» INSTRUCTIONS TO FOLLOW:
Rewrite the material below with every "bundle of dried fish" changed to "bundle of salted fish" and nothing else altered, leaving the pictures out.

___

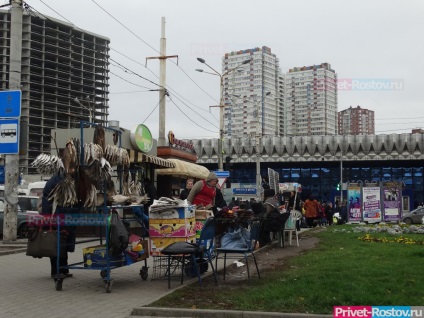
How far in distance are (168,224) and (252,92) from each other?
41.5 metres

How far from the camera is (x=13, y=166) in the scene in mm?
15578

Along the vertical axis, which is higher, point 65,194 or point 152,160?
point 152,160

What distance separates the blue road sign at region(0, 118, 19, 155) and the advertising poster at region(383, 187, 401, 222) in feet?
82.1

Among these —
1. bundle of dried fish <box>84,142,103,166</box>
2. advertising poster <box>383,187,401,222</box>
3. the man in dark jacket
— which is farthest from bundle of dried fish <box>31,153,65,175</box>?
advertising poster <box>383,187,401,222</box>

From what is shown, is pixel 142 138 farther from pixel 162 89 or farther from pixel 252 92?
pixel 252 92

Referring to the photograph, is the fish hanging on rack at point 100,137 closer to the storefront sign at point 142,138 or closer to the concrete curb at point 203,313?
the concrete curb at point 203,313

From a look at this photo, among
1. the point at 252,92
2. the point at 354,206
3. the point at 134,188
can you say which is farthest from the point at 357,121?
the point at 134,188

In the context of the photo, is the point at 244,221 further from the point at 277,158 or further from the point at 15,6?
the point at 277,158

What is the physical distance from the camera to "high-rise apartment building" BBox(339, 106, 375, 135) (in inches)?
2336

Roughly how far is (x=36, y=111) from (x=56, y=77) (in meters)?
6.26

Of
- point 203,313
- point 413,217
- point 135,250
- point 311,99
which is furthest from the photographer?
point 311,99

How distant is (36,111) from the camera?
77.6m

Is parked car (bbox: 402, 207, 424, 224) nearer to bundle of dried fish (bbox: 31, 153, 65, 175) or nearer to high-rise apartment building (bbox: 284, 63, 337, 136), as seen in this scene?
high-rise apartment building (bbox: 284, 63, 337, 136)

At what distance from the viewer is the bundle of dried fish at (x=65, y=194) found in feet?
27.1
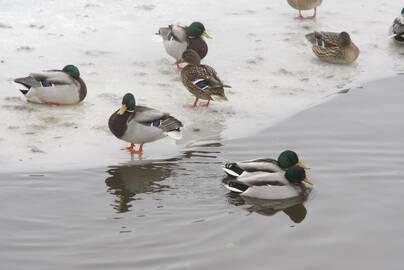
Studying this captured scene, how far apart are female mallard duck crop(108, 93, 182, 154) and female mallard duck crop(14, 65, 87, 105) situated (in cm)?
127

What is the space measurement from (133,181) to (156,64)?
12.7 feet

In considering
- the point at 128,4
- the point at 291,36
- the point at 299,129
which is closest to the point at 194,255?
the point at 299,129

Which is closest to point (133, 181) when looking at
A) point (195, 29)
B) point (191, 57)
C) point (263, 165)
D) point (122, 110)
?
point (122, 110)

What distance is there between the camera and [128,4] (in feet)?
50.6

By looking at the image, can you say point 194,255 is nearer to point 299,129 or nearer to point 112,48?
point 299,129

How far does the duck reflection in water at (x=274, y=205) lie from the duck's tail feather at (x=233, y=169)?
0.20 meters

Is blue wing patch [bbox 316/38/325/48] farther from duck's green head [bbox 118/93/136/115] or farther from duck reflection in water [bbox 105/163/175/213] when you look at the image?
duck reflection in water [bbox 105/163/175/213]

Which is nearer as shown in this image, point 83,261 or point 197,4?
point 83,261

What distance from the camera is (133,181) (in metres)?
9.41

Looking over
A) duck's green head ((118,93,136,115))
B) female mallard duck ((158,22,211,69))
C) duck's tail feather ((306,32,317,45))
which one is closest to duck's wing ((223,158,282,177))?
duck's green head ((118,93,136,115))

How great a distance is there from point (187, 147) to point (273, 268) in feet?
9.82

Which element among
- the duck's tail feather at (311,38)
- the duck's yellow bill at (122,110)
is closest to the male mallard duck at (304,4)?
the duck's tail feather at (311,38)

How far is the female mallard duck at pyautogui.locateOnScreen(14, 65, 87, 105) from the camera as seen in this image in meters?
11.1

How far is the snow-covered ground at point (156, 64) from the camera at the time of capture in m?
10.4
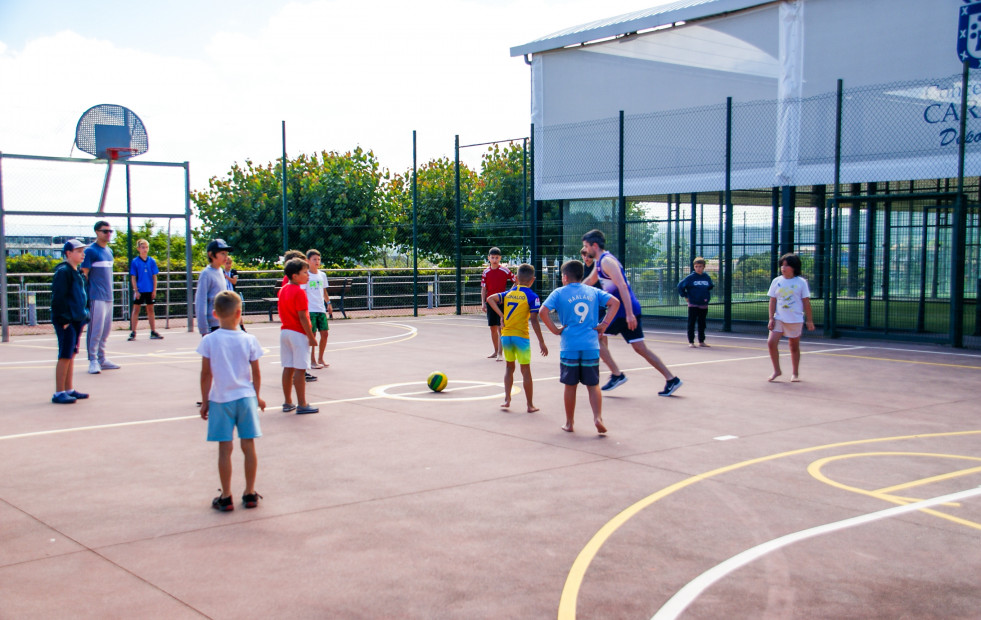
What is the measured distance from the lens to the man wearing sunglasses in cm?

___

» COMPLETE RESPONSE:
How far in distance are (168,224) and (252,92) from each other?
41.5 metres

How far from the camera is (x=13, y=166) in the scene in mm?
15578

Along the vertical axis, which is higher, point 65,194 or point 152,160?
point 152,160

What distance separates the blue road sign at region(0, 118, 19, 155) and the advertising poster at region(383, 187, 401, 222) in feet?
82.1

Among these —
1. bundle of salted fish <box>84,142,103,166</box>
2. advertising poster <box>383,187,401,222</box>
3. the man in dark jacket
— which is farthest from bundle of salted fish <box>31,153,65,175</box>?
advertising poster <box>383,187,401,222</box>

From what is shown, is pixel 142 138 farther from pixel 162 89 or farther from pixel 252 92?
pixel 252 92

Referring to the photograph, is the fish hanging on rack at point 100,137 closer to the storefront sign at point 142,138 or closer to the concrete curb at point 203,313?
the concrete curb at point 203,313

From a look at this photo, among
1. the point at 252,92
2. the point at 354,206
3. the point at 134,188
can you say which is farthest from the point at 357,121?
the point at 134,188

In the context of the photo, is the point at 244,221 further from the point at 277,158 or further from the point at 15,6?
the point at 277,158

What is the physical distance from the camera to "high-rise apartment building" BBox(339, 106, 375, 135) (in inches)?
2336

Roughly how far is (x=36, y=111) from (x=56, y=77) (in meters)?
6.26

Of
- point 203,313
- point 413,217
- point 135,250
- point 311,99
which is furthest from the photographer?
point 311,99

How distant is (36,111) from the camera?
77.6m

Is parked car (bbox: 402, 207, 424, 224) nearer to bundle of salted fish (bbox: 31, 153, 65, 175) or nearer to high-rise apartment building (bbox: 284, 63, 337, 136), as seen in this scene?
high-rise apartment building (bbox: 284, 63, 337, 136)

At what distance from the viewer is the bundle of salted fish at (x=65, y=194) found in feet?
27.1
Studying this captured scene, how far apart are female mallard duck crop(108, 93, 182, 154) and female mallard duck crop(14, 65, 87, 105) situated (in cm)?
127

What is the space measurement from (133,181) to (156,64)?
12.7 feet

In considering
- the point at 128,4
- the point at 291,36
- the point at 299,129
which is closest to the point at 194,255?
the point at 299,129

Which is closest to point (133, 181) when looking at
A) point (195, 29)
B) point (191, 57)
C) point (263, 165)
D) point (122, 110)
?
point (122, 110)

What distance is there between the camera and [128,4] (in feet)?
50.6

By looking at the image, can you say point 194,255 is nearer to point 299,129 or nearer to point 112,48?
point 299,129

How far does the duck reflection in water at (x=274, y=205) lie from the duck's tail feather at (x=233, y=169)?
0.20 meters

Is blue wing patch [bbox 316/38/325/48] farther from duck's green head [bbox 118/93/136/115] or farther from duck reflection in water [bbox 105/163/175/213] when you look at the image?
duck reflection in water [bbox 105/163/175/213]

Which is nearer as shown in this image, point 83,261 or point 197,4?
point 83,261

What distance from the camera is (133,181) (in metres)?
9.41

Looking over
A) duck's green head ((118,93,136,115))
B) female mallard duck ((158,22,211,69))
C) duck's tail feather ((306,32,317,45))
which one is closest to duck's wing ((223,158,282,177))?
duck's green head ((118,93,136,115))

How great a distance is there from point (187, 147) to point (273, 268) in feet?
9.82

Which element among
- the duck's tail feather at (311,38)
- the duck's yellow bill at (122,110)
is closest to the male mallard duck at (304,4)?
the duck's tail feather at (311,38)

How far is the female mallard duck at pyautogui.locateOnScreen(14, 65, 87, 105) from the camera as seen in this image in meters?
11.1

How far is the snow-covered ground at point (156, 64) from the camera at the time of capture in m?
10.4
What is the measured distance from the lens to the man wearing sunglasses in cm?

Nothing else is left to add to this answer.